Infant polysomnography (IPSG) is an increasingly important procedure for studying infants with sleep and breathing disorders. Since analyses of these IPSG data are subjective, an equally important issue is the reliability or strength of agreement among scorers (especially among experienced clinicians) of sleep parameters (SP) and sleep states (SS). One basic issue of this problem was examined by proposing and testing the hypothesis that infant SP and SS ratings can be reliably scored at substantial levels of agreement, that is, kappa (kappa) > or = 0.61. In light of the importance of IPSG reliability in the collaborative home infant monitoring evaluation (CHIME) study, a reliability training and evaluation process was developed and implemented. The bases for training on SP and SS scoring were CHIME criteria that were modifications and supplements to Anders, Emde, and Parmelee (10). The kappa statistic was adopted as the method for evaluating reliability between and among scorers. Scorers were three experienced investigators and four trainees. Inter- and intrarater reliabilities for SP codes and SSs were calculated for 408 randomly selected 30-second epochs of nocturnal IPSG recorded at five CHIME clinical sites from healthy full term (n = 5), preterm (n = 4), apnea of infancy (n = 2), and siblings of the sudden infant death syndrome (SIDS) (n = 4) enrolled subjects. Infant PSG data set 1 was scored by both experienced investigators and trained scorers and was used to assess initial interrater reliability. Infant PSG data set 2 was scored twice by the trained scorers and was used to reassess inter-rater reliability and to assess intrarater reliability. The kappa s for SS ranged from 0.45 to 0.58 for data set 1 and represented a moderate level of agreement. Therefore, rater disagreements were reviewed, and the scoring criteria were modified to clarify ambiguities. The kappa s and confidence intervals (CIs) computed for data set 2 yielded substantial inter-rater and intrarater agreements for the four trained scorers; for SS, the kappa = 0.68 and for SP the kappa s ranged from 0.62 to 0.76. Acceptance of the hypothesis supports the conclusion that the IPSG is a reliable source of clinical and research data when supported by significant kappa s and CIs. Reliability can be maximized with strictly detailed scoring guidelines and training.

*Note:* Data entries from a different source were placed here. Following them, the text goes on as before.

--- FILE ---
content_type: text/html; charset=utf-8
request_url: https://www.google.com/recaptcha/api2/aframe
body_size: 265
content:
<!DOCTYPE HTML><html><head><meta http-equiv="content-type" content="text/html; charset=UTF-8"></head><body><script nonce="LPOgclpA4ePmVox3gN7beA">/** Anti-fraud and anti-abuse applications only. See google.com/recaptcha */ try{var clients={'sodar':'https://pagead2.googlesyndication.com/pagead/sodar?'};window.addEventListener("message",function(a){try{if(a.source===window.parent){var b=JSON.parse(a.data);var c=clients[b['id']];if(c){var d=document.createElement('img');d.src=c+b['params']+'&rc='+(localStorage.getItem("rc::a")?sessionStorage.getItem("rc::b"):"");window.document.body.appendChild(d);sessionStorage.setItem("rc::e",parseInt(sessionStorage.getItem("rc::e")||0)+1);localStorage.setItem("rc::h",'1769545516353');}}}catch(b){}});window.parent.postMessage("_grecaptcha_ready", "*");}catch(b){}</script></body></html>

婴儿多导睡眠图(IPSG)对于研究患有睡眠和呼吸障碍的婴儿而言,是一项日益重要的检查。由于对这些IPSG数据的分析具有主观性,一个同样重要的问题是睡眠参数(SP)和睡眠状态(SS)评分者(尤其是经验丰富的临床医生)之间的一致性可靠性或强度。通过提出并检验以下假设来研究这个问题的一个基本要点:婴儿SP和SS评级能够在较高一致性水平上得到可靠评分,即kappa(κ)≥0.61。鉴于IPSG可靠性在家庭婴儿协作监测评估(CHIME)研究中的重要性,开发并实施了一个可靠性培训和评估过程。SP和SS评分的培训依据是CHIME标准,该标准是对Anders、Emde和Parmelee(10)标准的修改和补充。采用kappa统计量作为评估评分者之间及评分者内部可靠性的方法。评分者包括三名经验丰富的研究人员和四名学员。从五个CHIME临床站点记录的夜间IPSG中随机选取408个30秒时段,对健康足月(n = 5)、早产(n = 4)、婴儿期呼吸暂停(n = 2)以及婴儿猝死综合征(SIDS)同胞(n = 4)的入组受试者计算SP编码和SS的评分者间及评分者内可靠性。婴儿PSG数据集1由经验丰富的研究人员和经过培训的评分者进行评分,并用于评估初始评分者间可靠性。婴儿PSG数据集2由经过培训的评分者进行两次评分,并用于重新评估评分者间可靠性以及评估评分者内可靠性。数据集1的SS的κ值范围为0.45至0.58,代表中等程度的一致性。因此,对评分者之间的分歧进行了审查,并修改了评分标准以澄清模糊之处。为数据集2计算的κ值和置信区间(CI)显示,四名经过培训的评分者在评分者间和评分者内具有高度一致性;对于SS,κ = 0.68,对于SP,κ值范围为0.62至0.76。该假设的成立支持了以下结论:当得到显著的κ值和CI支持时,IPSG是临床和研究数据的可靠来源。通过严格详细的评分指南和培训可使可靠性最大化。